TEXTO DO EXERCÍCIO:
^^^^^^^^
Artigo de Pedro Adão e Silva.
Quando olharmos para trás, o legado positivo mais duradouro deixado pelo Memorando de Entendimento terá sido a forma como os programas eleitorais passarão a ser concebidos. Há, a este propósito, um antes e depois da intervenção da troika. Independentemente do conteúdo e das diferenças das propostas, deixará de ser possível a um partido apresentar-se a eleições artilhado com centenas de compromissos vagos, não quantificados e assentes em listagens de boas intenções. Uma maior exigência quanto aos atributos exteriores das políticas públicas, isto é, qualidades que todas as propostas devem ter para além das preferências substantivas, é um sintoma de maturidade e de exigência democráticas.
O exercício que o PS apresentou esta semana representa um ponto de viragem não apenas pelo que propõe, mas também pela forma minuciosa como é proposto. Pode-se concordar ou discordar das soluções, mas a apresentação de um conjunto de medidas articuladas e calibradas de forma a ser possível estimar o seu impacto ao longo de uma legislatura representa uma inovação radical. Esperemos, agora, que produza um efeito agregado de melhoria do debate público, substituindo o ping-pong de acusações e a fulanização que marcam grande parte do debate político por uma discussão organizada em torno de soluções contrastantes, igualmente robustas mas assentes em princípios políticos distintos.
A dimensão da mudança formal só tem paralelo nas propostas anunciadas. Quatro anos passados, o PS libertou-se finalmente da narrativa autodestrutiva do PEC IV. Em lugar de continuar preso ao dilema austeridade/investimento, o documento apresentado esta semana reconhece a natureza dos constrangimentos, mas, num verdadeiro golpe de asa, coloca o enfoque no mercado de trabalho, enquanto não fica amarrado às questões que, sendo centrais, não dependem da vontade autónoma do Governo português (à cabeça, uma solução europeia para uma dívida que é excessiva e insustentável).
^^^^^^^^
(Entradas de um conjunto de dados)
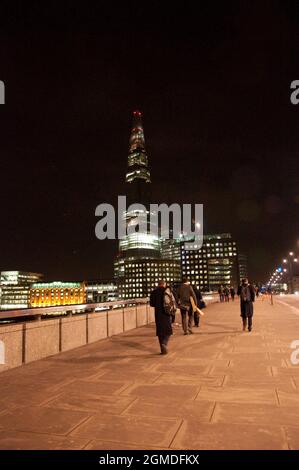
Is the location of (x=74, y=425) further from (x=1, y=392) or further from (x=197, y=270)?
(x=197, y=270)

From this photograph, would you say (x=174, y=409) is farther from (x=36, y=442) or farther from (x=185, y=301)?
(x=185, y=301)

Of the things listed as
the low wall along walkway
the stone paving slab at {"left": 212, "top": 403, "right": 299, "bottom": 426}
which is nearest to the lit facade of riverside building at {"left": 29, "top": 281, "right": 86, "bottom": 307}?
the low wall along walkway

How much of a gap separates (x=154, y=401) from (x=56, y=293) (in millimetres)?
177123

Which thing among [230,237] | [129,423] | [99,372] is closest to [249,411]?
[129,423]

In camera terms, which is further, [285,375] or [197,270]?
[197,270]

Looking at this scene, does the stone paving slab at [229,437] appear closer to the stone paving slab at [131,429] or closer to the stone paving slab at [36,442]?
the stone paving slab at [131,429]

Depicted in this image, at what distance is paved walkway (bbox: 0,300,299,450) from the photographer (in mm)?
3836

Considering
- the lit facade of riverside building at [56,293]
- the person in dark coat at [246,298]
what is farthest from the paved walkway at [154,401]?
the lit facade of riverside building at [56,293]

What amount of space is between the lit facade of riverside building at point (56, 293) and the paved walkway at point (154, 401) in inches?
6595

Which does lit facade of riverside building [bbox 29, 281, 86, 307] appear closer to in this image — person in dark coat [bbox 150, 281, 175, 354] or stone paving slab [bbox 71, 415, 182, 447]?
person in dark coat [bbox 150, 281, 175, 354]

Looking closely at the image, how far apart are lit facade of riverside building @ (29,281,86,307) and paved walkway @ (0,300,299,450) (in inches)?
6595

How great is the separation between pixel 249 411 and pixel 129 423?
1.47m

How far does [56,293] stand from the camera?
175 metres

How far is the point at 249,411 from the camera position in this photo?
183 inches
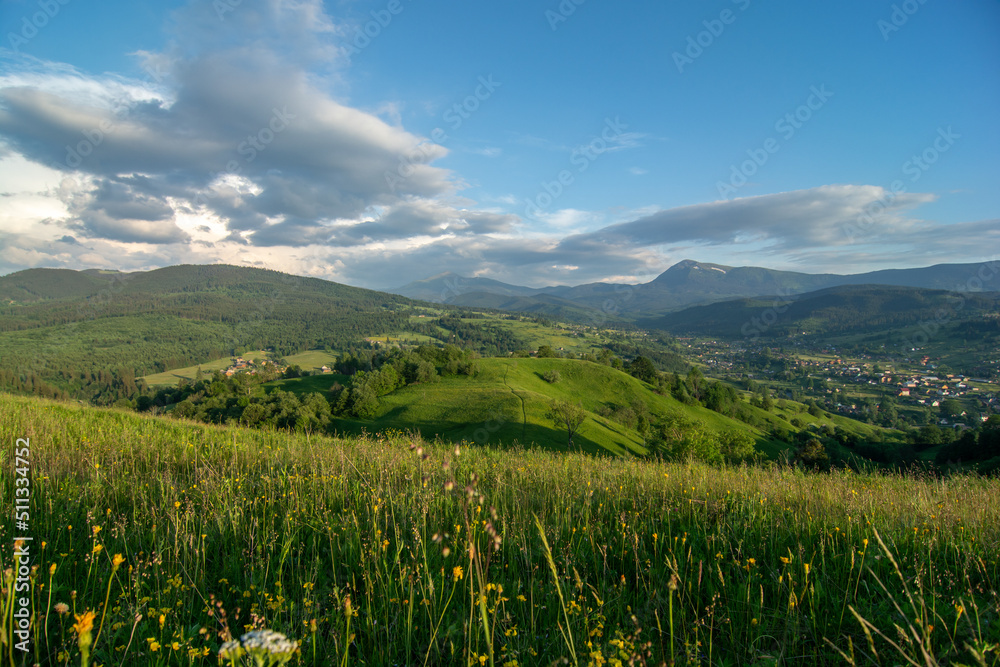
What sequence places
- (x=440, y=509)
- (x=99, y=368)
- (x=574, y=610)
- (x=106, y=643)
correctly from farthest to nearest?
1. (x=99, y=368)
2. (x=440, y=509)
3. (x=574, y=610)
4. (x=106, y=643)

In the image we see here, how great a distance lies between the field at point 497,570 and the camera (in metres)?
2.33

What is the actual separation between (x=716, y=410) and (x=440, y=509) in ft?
292

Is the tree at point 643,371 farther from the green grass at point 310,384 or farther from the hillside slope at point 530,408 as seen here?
the green grass at point 310,384

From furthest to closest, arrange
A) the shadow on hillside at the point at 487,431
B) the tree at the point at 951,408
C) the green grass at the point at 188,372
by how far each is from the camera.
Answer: the green grass at the point at 188,372 → the tree at the point at 951,408 → the shadow on hillside at the point at 487,431

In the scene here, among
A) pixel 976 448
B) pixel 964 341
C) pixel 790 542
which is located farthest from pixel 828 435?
pixel 964 341

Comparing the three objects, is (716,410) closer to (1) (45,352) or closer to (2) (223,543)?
Result: (2) (223,543)

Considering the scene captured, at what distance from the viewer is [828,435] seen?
73500 mm

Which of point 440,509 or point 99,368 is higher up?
point 440,509

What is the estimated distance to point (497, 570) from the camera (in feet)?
10.6

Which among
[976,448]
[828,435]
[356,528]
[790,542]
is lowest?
[828,435]

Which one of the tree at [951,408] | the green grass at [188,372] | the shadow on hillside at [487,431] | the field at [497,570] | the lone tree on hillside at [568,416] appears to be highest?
the field at [497,570]

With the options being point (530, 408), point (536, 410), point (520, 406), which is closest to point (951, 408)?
point (536, 410)

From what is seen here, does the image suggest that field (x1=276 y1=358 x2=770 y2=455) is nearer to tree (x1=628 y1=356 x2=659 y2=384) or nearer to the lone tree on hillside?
the lone tree on hillside

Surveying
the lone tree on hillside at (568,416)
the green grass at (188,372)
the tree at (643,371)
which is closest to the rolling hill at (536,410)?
the lone tree on hillside at (568,416)
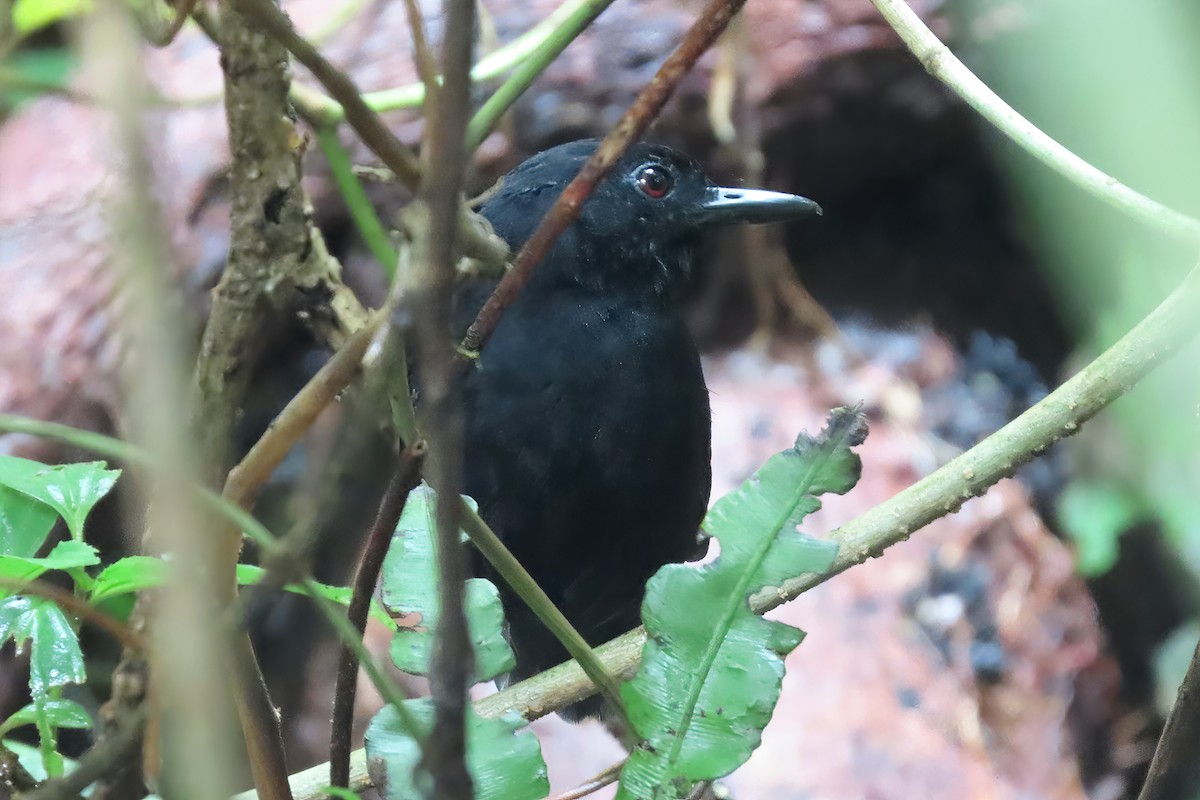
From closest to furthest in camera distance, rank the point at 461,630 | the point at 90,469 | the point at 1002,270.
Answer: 1. the point at 461,630
2. the point at 90,469
3. the point at 1002,270

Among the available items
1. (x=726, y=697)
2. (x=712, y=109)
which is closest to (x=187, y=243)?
^^^^^^^^
PROPOSTA DE TRABALHO:
Resume em duas frases o texto sobre os programas eleitorais e o documento do PS. As entradas não fazem falta para resolver o exercício.

RESOLUÇÃO:
O legado positivo mais duradouro do Memorando de Entendimento será a forma de conceber os programas eleitorais, pois deixará de ser possível a um partido apresentar-se a eleições com centenas de compromissos vagos e não quantificados. O documento apresentado pelo PS representa um ponto de viragem, tanto pela forma minuciosa como as medidas são articuladas e calibradas como pelo conteúdo, que liberta o partido da narrativa do PEC IV e coloca o enfoque no mercado de trabalho.